Tag Archives: Chicago-Booth GSB

The pros and cons of social media networking for MBA applicants

Part of the holy grail of a good application to business school is to show why the particular nature of the b-school you are applying to fits with you and what you want out of your MBA. That is, each program has a slightly different ‘signature’ in terms of curriculum, type of students, faculty interest, clubs and extramurals, internship-recruitment opportunities, alumni network and so on, and the task is to show that you understand what that signature is and why it fits with you.

You won’t get a lot of help from looking at the glossy brochure or the school’s glamor Website. That won’t make you enough of an ‘insider.’ The only way to know enough about a program is to get inside it for a while — by interacting with people who are there, or visiting the campus and talking to people who are there.

Social media networking forums have created new options for doing this. You can connect with or ‘follow’ current students or clubs via their blogs or tweets, or their identities Facebook, LinkedIn, etc. If there is a Stanford club entertaining Steve Jobs, it will be on someone’s blog. If Wharton students are on a trek, someone will have uploaded video to YouTube, and so on. Following this assiduously and interacting (politely) where appropriate will give you a window into the nature and culture of the program you are targeting in a way that just was impossible to imagine a few years ago. Beware, quality is mixed to say the least. You will get many perspectives from parties with vested interests that are not aligned with yours. Use them wisely. But overall this is the way to go.

Some admissions officers blog too, and currently Adcoms in general are rapidly revamping their own marketing (seeking to find and attract great applicants) to include social media. More and more authentic and useful insight in each school from the school itself is being offered in this way. See, for example, Chicago Booth Adcom director Rose Martinelli’s very personable blog, The Rose Report. You can follow, interact, and absorb the school’s culture in this way. (Again, be appropriate. Don’t, for example, use a blog comment facility to ask about your own personal application…)

But the downside of social media is this: If you can find and know them in this way, they can find you. Be careful about what you say online and what you have said. I’m not saying that Adcoms “google” an applicant or routinely look them up on identity sites to find out more about them or corroborate what they put down on the forms. They probably don’t. But they very well might.

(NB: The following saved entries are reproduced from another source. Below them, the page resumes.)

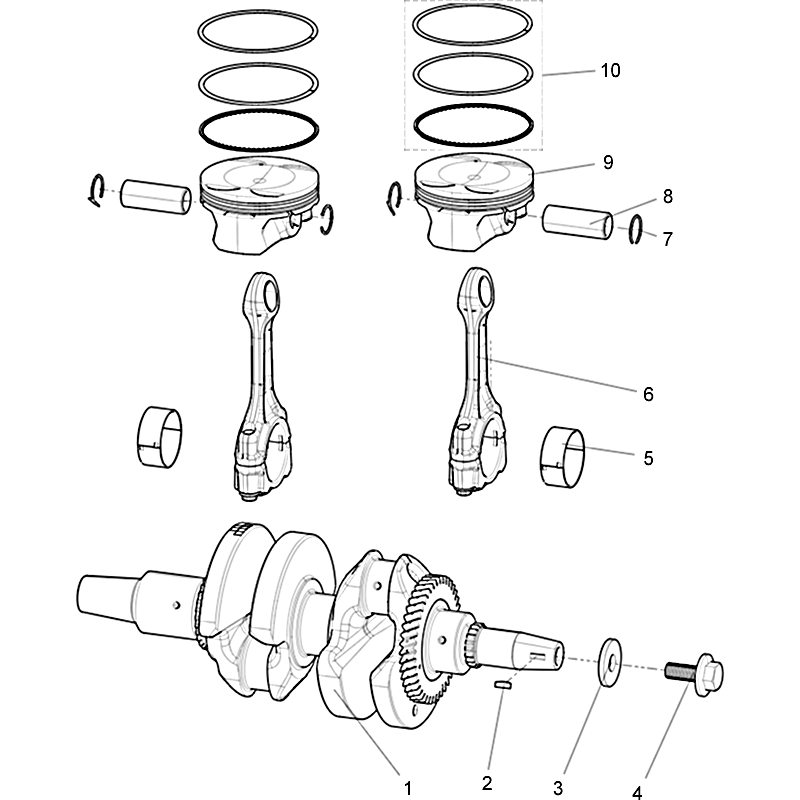 10
9
8
7
6
5
1
2
3
4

Expect Adcom to treat you in some ways like a potential employee or client. It’s well known that these days prospective employers or prospective clients, or anyone who wants to look you up on the Web, can and will do so. And when they do they may find that beery and not-altogether-clean bachelor party photo on MySpace. Or they may find a Doostang profile that doesn’t adequately match what you’ve told them. And it’s quite hard, once something is out there on the Web, to take it back.

So be smart about it. Use social networking to get inside a program to research and develop your ‘fit’ argument. Be scrupulous about what is out there under your name, make it consistent with your application platform, and try to take down unprofessional material where you can.

Attention to detail, cont. Answering the MBA essay question exactly as posed

Further to my post last week on ‘the business school and the avocado’ — the importance of attention to detail and showing the effort you have put in to achieve it — I can add a coda directly from an MBA Director of Admissions:

Says Rose Martinelli, Assistant Dean of Student Admissions at Chicago Booth on her blog this week, “I thought I’d take a break from reading to share a few pointers about what I’ve learned about this year’s application. After you’ve completed your self-assessment and researched which schools fit your needs, then it is absolutely important that you READ and ANSWER the questions each school is asking. I say this largely because many schools have quite similar essays this year. For example our Essay 2 asks you to answer one of these two choices (500-750 words):

A. Describe a time when you wish you could have retracted something you said or did. When did you realize your mistake and how did you handle the situation? or
B. Describe a time when you were surprised by feedback that you received. What was the feedback and why were you surprised?
HBS asks: What have you learned from a mistake? (400 word limit); and
Wharton asks: Describe a failure that you have experienced. What role did you play, and what did you learn about yourself? (500 word limit)

While we recognize that you are likely to apply to multiple schools, it’s important that you make sure you answer each schools’ questions carefully. Your attention-to-detail, effort, thoughtfulness, judgment in choosing which essays to answer, etc., help us to learn more about you and your candidacy for Booth. It’s not just the words you use…”

There you have it as clear as you could like it. First, attention to detail and effort does not go unnoticed or unrewarded, and in fact answering the Booth question in such a way as it could equally be an answer to the similar Harvard or Wharton questions will be poorly received. Second, tailoring your answers carefully to each precise question forms part of Adcom’s assessment of your detail-effort contribution.

None of this suggests you should not reuse material across multiple MBA applications; just that it has to be done with great care not to compromise the exactness of your answer to the specific question each time. If not, you’re coasting, and you can’t expect Adcom to reward you for it. There are ways of judging which parts of your essay ‘port’ to the new, similar question, and we’re happy to help you with this.